── DATA TO USE

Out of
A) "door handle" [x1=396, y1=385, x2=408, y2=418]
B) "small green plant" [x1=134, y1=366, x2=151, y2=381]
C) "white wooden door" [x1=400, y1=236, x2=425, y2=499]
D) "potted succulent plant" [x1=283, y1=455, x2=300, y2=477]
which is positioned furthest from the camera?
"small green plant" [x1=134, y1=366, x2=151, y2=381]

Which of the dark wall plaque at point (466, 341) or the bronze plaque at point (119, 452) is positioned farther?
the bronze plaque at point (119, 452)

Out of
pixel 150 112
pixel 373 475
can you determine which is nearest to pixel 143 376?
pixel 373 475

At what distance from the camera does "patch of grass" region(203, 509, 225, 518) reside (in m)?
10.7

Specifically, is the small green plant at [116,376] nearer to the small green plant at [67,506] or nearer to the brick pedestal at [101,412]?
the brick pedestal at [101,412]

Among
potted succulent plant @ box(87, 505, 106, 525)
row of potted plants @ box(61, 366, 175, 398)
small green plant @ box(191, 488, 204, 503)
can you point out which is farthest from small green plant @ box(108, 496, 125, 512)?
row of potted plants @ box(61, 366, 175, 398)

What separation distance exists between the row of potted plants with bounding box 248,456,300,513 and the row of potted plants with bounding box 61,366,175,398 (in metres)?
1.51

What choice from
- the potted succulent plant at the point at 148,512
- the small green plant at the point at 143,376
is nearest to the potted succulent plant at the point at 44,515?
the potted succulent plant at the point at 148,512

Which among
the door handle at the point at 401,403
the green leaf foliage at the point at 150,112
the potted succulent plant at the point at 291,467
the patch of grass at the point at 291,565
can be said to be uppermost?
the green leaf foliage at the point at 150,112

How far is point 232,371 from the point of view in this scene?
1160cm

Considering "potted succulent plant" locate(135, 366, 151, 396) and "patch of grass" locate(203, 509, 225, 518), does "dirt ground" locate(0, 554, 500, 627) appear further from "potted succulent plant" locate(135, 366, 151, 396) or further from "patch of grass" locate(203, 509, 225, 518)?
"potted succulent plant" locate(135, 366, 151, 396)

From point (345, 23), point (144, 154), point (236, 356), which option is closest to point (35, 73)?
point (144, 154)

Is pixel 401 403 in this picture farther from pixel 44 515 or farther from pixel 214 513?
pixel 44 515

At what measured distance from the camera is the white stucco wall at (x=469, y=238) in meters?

────

Set down all of the data above, word for word.

| EXERCISE SOLUTION |
Out of
A) "door handle" [x1=396, y1=385, x2=408, y2=418]
B) "small green plant" [x1=134, y1=366, x2=151, y2=381]
C) "white wooden door" [x1=400, y1=236, x2=425, y2=499]
D) "potted succulent plant" [x1=283, y1=455, x2=300, y2=477]
which is positioned furthest from the camera?
"small green plant" [x1=134, y1=366, x2=151, y2=381]

Which of the dark wall plaque at point (466, 341) or the bronze plaque at point (119, 452) is positioned farther?
the bronze plaque at point (119, 452)

Out of
pixel 150 112
pixel 373 475
can you determine which is nearest to pixel 143 376?
pixel 373 475

At what distance from the camera does "patch of grass" region(203, 509, 225, 518) reside (in m)?
10.7

Specifically, is the small green plant at [116,376] nearer to the small green plant at [67,506] or nearer to the brick pedestal at [101,412]?
the brick pedestal at [101,412]

Among
potted succulent plant @ box(87, 505, 106, 525)
row of potted plants @ box(61, 366, 175, 398)
small green plant @ box(191, 488, 204, 503)
can you point out which is farthest from small green plant @ box(108, 496, 125, 512)?
row of potted plants @ box(61, 366, 175, 398)

What separation distance exists between the row of potted plants with bounding box 248,456,300,513 and the row of potted plants with bounding box 61,366,175,398 (in metres)?
1.51

What choice from
- the potted succulent plant at the point at 148,512
- the small green plant at the point at 143,376
is nearest to the potted succulent plant at the point at 44,515?
the potted succulent plant at the point at 148,512

Which among
the door handle at the point at 401,403
the green leaf foliage at the point at 150,112
the potted succulent plant at the point at 291,467
the patch of grass at the point at 291,565
can be said to be uppermost?
the green leaf foliage at the point at 150,112

How far is point 232,371 from the point of view in this scene?
1160cm

Considering "potted succulent plant" locate(135, 366, 151, 396) and "patch of grass" locate(203, 509, 225, 518), does "dirt ground" locate(0, 554, 500, 627) appear further from "potted succulent plant" locate(135, 366, 151, 396) or further from "patch of grass" locate(203, 509, 225, 518)?
"potted succulent plant" locate(135, 366, 151, 396)

From point (345, 23), point (144, 154), point (236, 356), which option is closest to point (35, 73)?
point (144, 154)

Is pixel 401 403 in this picture farther from pixel 44 515 or farther from pixel 214 513?
pixel 44 515

At what measured distance from the camera is the white stucco wall at (x=469, y=238) in meters?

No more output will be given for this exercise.